*** DATA TO EXAMINE Section Begins ***

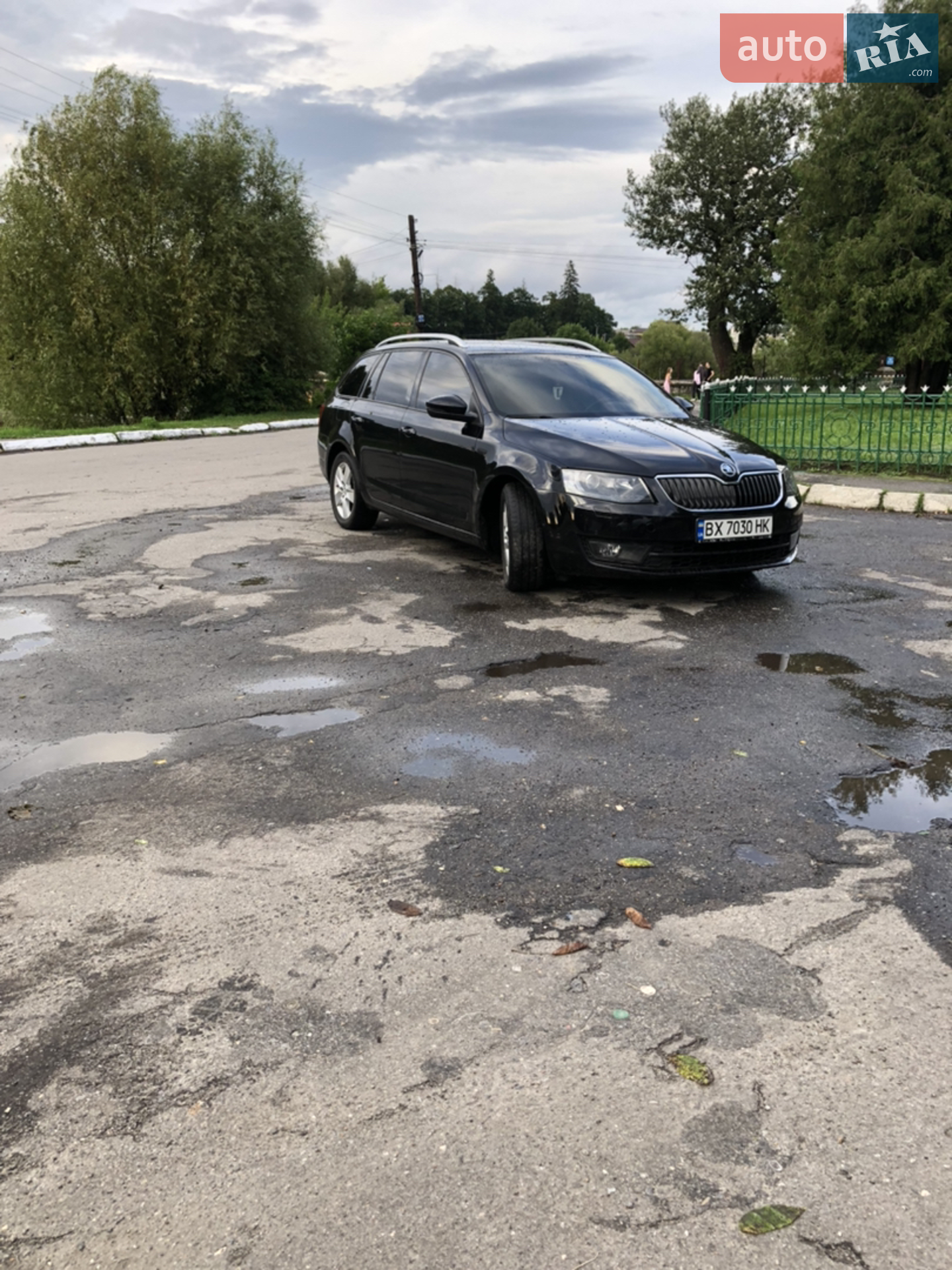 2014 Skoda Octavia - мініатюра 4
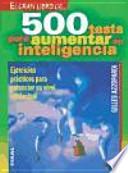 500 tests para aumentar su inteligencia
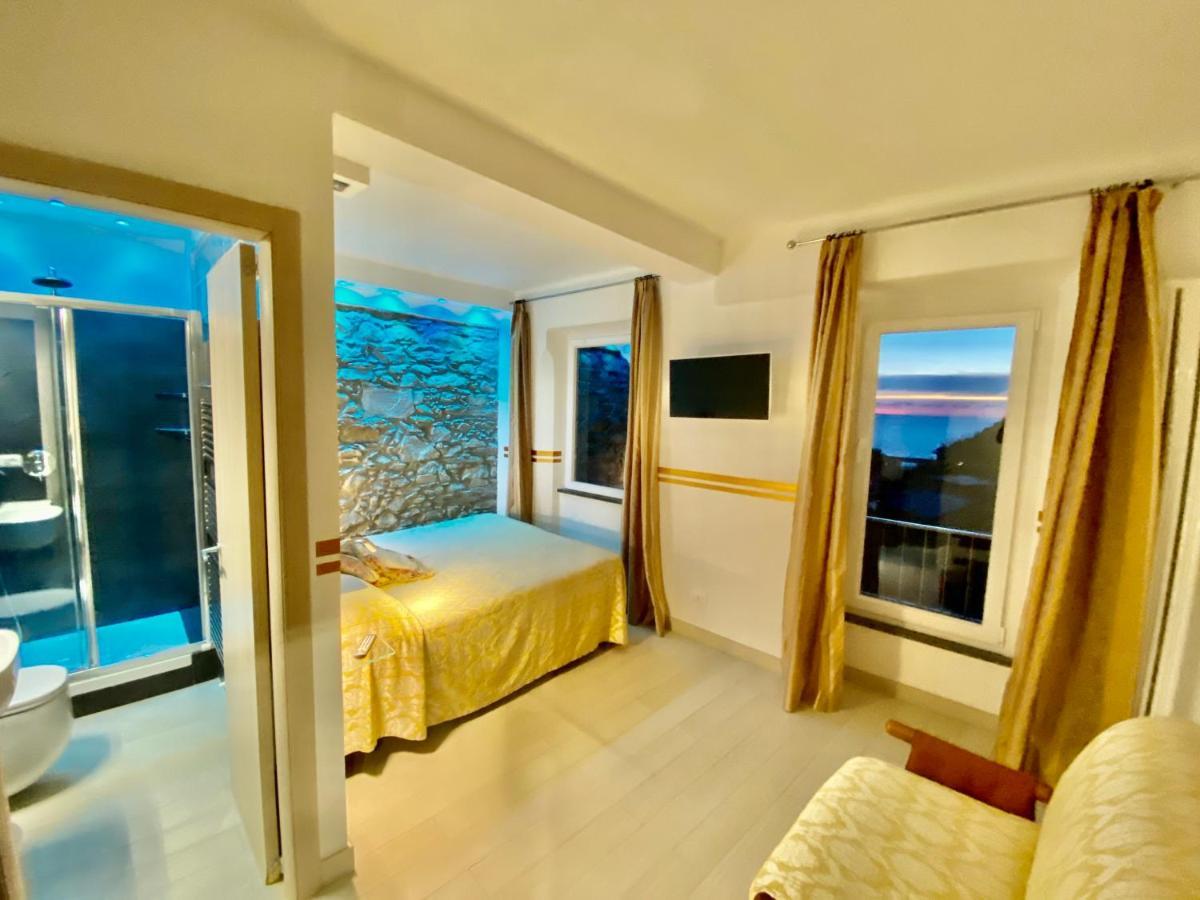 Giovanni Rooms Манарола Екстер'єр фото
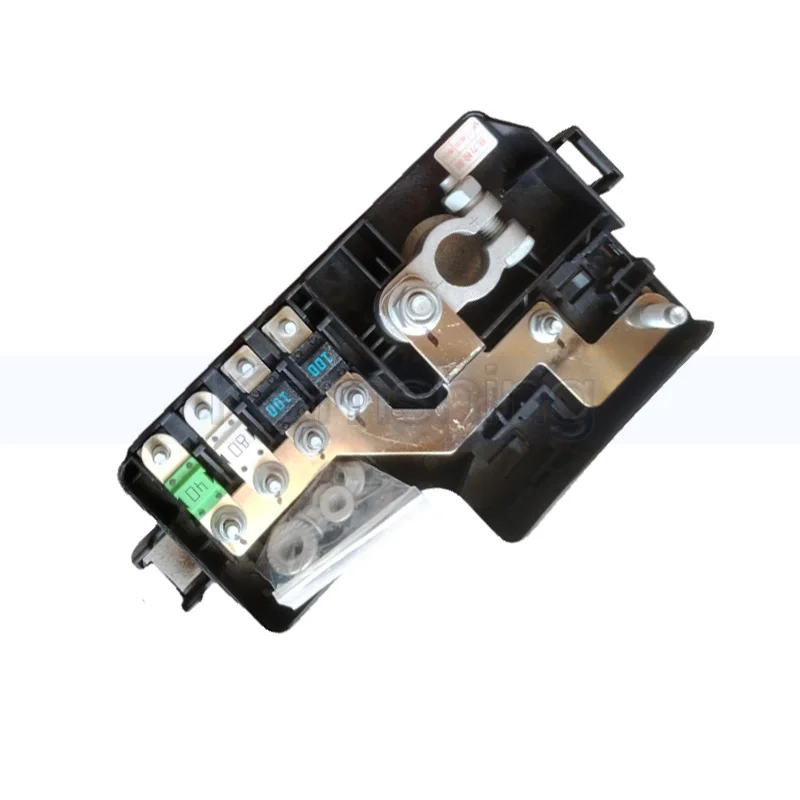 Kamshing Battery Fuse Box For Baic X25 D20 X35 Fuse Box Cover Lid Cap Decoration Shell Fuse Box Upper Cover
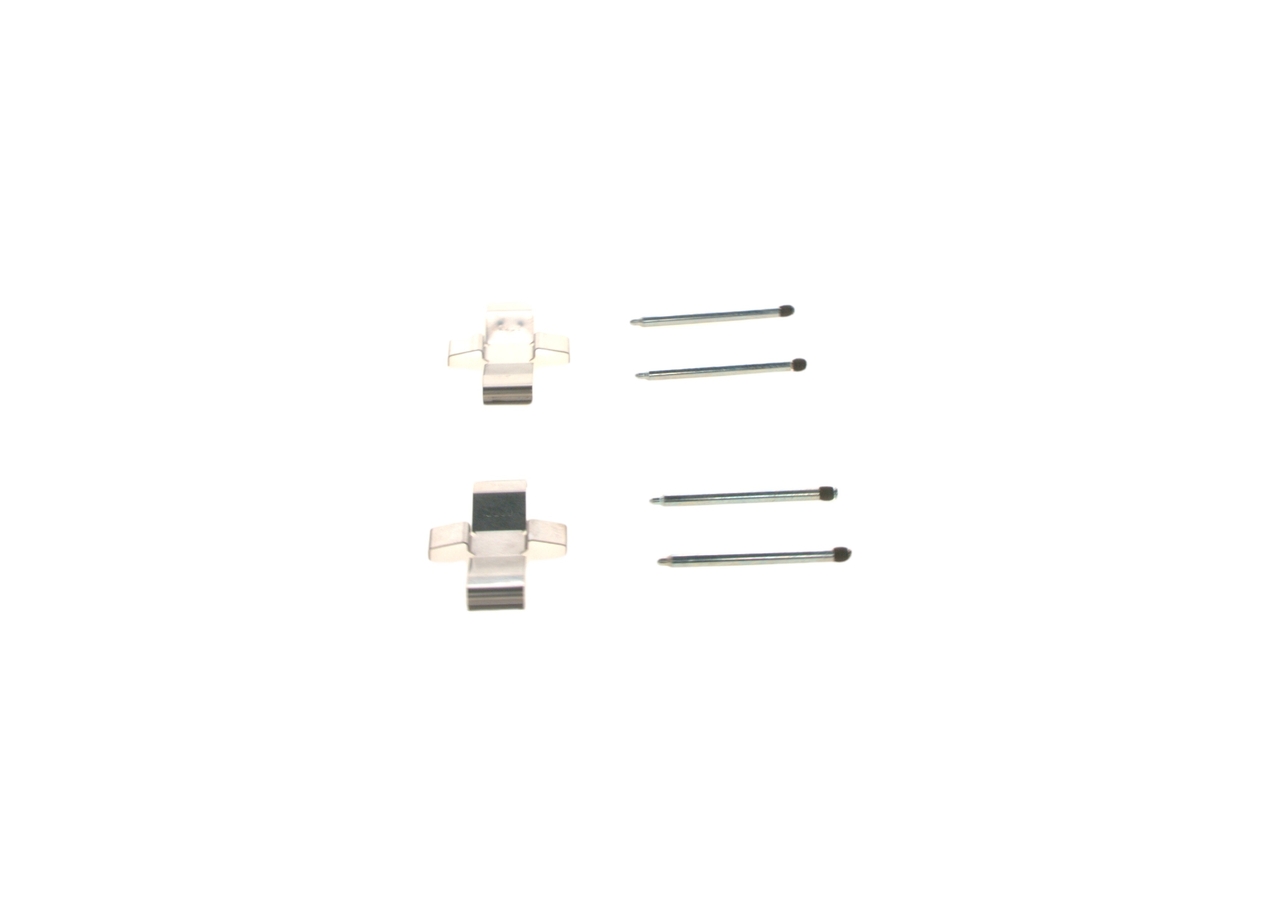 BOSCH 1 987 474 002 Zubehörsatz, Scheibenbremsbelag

*** DATA TO EXAMINE Section Ends ***

WORK TASK -
Copy every line of the listing above verbatim, omitting the pictures.

TASK ANSWER -
 2014 Skoda Octavia - мініатюра 4
 500 tests para aumentar su inteligencia
 Giovanni Rooms Манарола Екстер'єр фото
 Kamshing Battery Fuse Box For Baic X25 D20 X35 Fuse Box Cover Lid Cap Decoration Shell Fuse Box Upper Cover
 BOSCH 1 987 474 002 Zubehörsatz, Scheibenbremsbelag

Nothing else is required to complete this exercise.